Maybe gradient tape thinks that the neural network is not differentiable?

# Explicit derivatives of ResNet

Here we only approximate the "half" gradient so far. 

In [18]:
class PINN_ResNet(tf.keras.Model):
    """ Set basic architecture of the PINN model."""

    def __init__(self,
                 ResNetLayers=2,
                 ResNetNeurons=16,
                 ResNetStepsize=1.0,
                 ResNetActivation='sigmoid',
                 **kwargs):
        
        super(PINN_ResNet, self).__init__(**kwargs)
        
        #RNact = tf.keras.activations.get(ResNetActivation)
        #RNact = my_act
        RNact = ResNetActivation
        

        
        self.ResNetLayers = ResNetLayers
        self.ResNetStepsize = ResNetStepsize

        self.ResNet = [tf.keras.layers.Dense(ResNetNeurons,
                                        activation = RNact) for _ in range(self.ResNetLayers)]
        self.wb = tf.keras.layers.Dense(1)
        self.A = tf.keras.layers.Dense(2, use_bias=False)
        self.c = tf.keras.layers.Dense(1, use_bias=False)
        
        #self.num_hidden_layers = num_hidden_layers
        self.input_dim = 2
        self.output_dim = 1


        # Define NN architecture
        
        # Output layer
        #self.out = tf.keras.layers.Dense(1, activation='sigmoid')

        
    def call(self, input_tensor, training=False):
        """Forward-pass through neural network."""
        
        self.tmp_layer_output = [input_tensor]
        
        N = self.ResNet[0](input_tensor, training=training)
        
        for i in range(1, self.ResNetLayers):
            self.tmp_layer_output.append(N)
            N = N + self.ResNetStepsize * self.ResNet[i](N, training=training)
        
        Phi = self.wb(N, training=training)

* **TASK INPUTS**
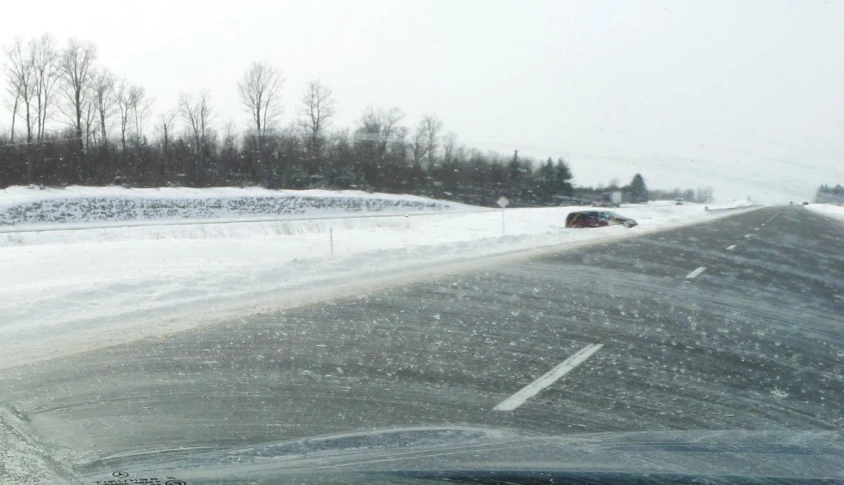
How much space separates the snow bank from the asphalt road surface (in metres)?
37.8

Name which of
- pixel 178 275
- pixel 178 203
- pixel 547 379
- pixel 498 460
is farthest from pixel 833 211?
pixel 498 460

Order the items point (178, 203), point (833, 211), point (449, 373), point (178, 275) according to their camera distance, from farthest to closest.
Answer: point (833, 211) → point (178, 203) → point (178, 275) → point (449, 373)

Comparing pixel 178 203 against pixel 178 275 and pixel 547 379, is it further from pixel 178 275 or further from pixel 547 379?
pixel 547 379

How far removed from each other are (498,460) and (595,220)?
35940 millimetres

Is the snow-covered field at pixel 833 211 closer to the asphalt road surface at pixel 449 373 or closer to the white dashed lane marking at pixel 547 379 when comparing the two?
the asphalt road surface at pixel 449 373

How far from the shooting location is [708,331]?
29.2 ft

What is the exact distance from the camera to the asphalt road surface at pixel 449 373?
16.4 ft

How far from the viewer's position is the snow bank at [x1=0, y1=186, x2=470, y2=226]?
138ft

* **EXERCISE TASKS**
- 1) How many lines in the entries contain the string "snow"? Reply with the number only.
- 2) Can you continue the PINN code excerpt, starting right after its last line?
The PINN code excerpt and the entries come from unrelated sources.

* **ANSWERS FOR THIS EXERCISE**
- 1) 3

- 2)
#         As = self.A(input_tensor, training=training)
#         sAs = tf.keras.layers.Dot(axes=(1))([input_tensor, As])
#         Phi += .5 * sAs
#         Phi += self.c(input_tensor, training=training)
            
        return Phi

Gradient of model, which approximates solution of pde

In [19]:
def get_gradient_ResNet(R):
    δ = get_gradient_layer(R.ResNet[-1].weights[0], R.ResNet[-1].weights[1], R.tmp_layer_output[-1], R.wb.weights[0])

    δ = R.wb.weights[0] + R.ResNetStepsize * δ
 
    for k in range(R.ResNetLayers-2, 0, -1):
        δ = δ + R.ResNetStepsize * get_gradient_layer(R.ResNet[k].weights[0], R.ResNet[k].weights[1], R.tmp_layer_output[k], δ)
          
    
    δ = get_gradient_layer(R.ResNet[0].weights[0], R.ResNet[0].weights[1], R.tmp_layer_output[0], δ)
    
    #return δ + np.transpose(R.A(R.tmp_layer_output[0]).numpy()) + R.c.get_weights()[0]
    return δ 

Something is wrong with the 'whole' gradient?

In [20]:
Resnet = PINN_ResNet()

x = tf.constant([[1., 10.]])

out = Resnet(x)

δ = get_gradient_ResNet(Resnet)

print(δ)

δ_ad = _fvals1(Resnet, x)

print(δ_ad[1])

print(np.linalg.norm(δ - δ_ad[1]))

tf.Tensor(
[[ 0.02221752]
 [-0.00531843]], shape=(2, 1), dtype=float32)
[[ 0.0222175 ]
 [-0.00531846]]
3.3967748e-08


In [21]:
for i in range(5):
    x = tf.random.normal((1,2))
    Resnet = PINN_ResNet()
    out = Resnet(x)
    δ1 = get_gradient_ResNet(Resnet)
    δ_ad = _fvals1(Resnet, x)[1]
    print(np.linalg.norm(δ1-δ_ad))

2.0061302e-08
0.0
7.450581e-09
1.4901161e-08
1.8626451e-08


In [22]:
def get_gradient_hessian_layer_ResNet(W,b,a,δ):
    z1 = np.transpose(a @ W)  
    b = np.reshape(b, np.shape(z1))
    z2 = z1 + b
    z3 = np.diag(tf.reshape(mdσ(z2), [-1])) @ δ
    
    z4 = md2σ(z2) * δ
    ϑ = np.diag(tf.reshape(z4, [-1]))
    
    return W @ z3, W @ ϑ @ np.transpose(W)

In [23]:
def get_hessian_ResNet(R):
    δ,ϑ = get_gradient_hessian_layer_ResNet(R.ResNet[-1].weights[0], R.ResNet[-1].weights[1], R.tmp_layer_output[-1], R.wb.weights[0])

    δ = R.wb.weights[0] + R.ResNetStepsize * δ
 
    for k in range(R.ResNetLayers-2, 0, -1):
        δ_new, ϑ_new_1 = get_gradient_hessian_layer_ResNet(R.ResNet[k].weights[0], R.ResNet[k].weights[1], R.tmp_layer_output[k], δ)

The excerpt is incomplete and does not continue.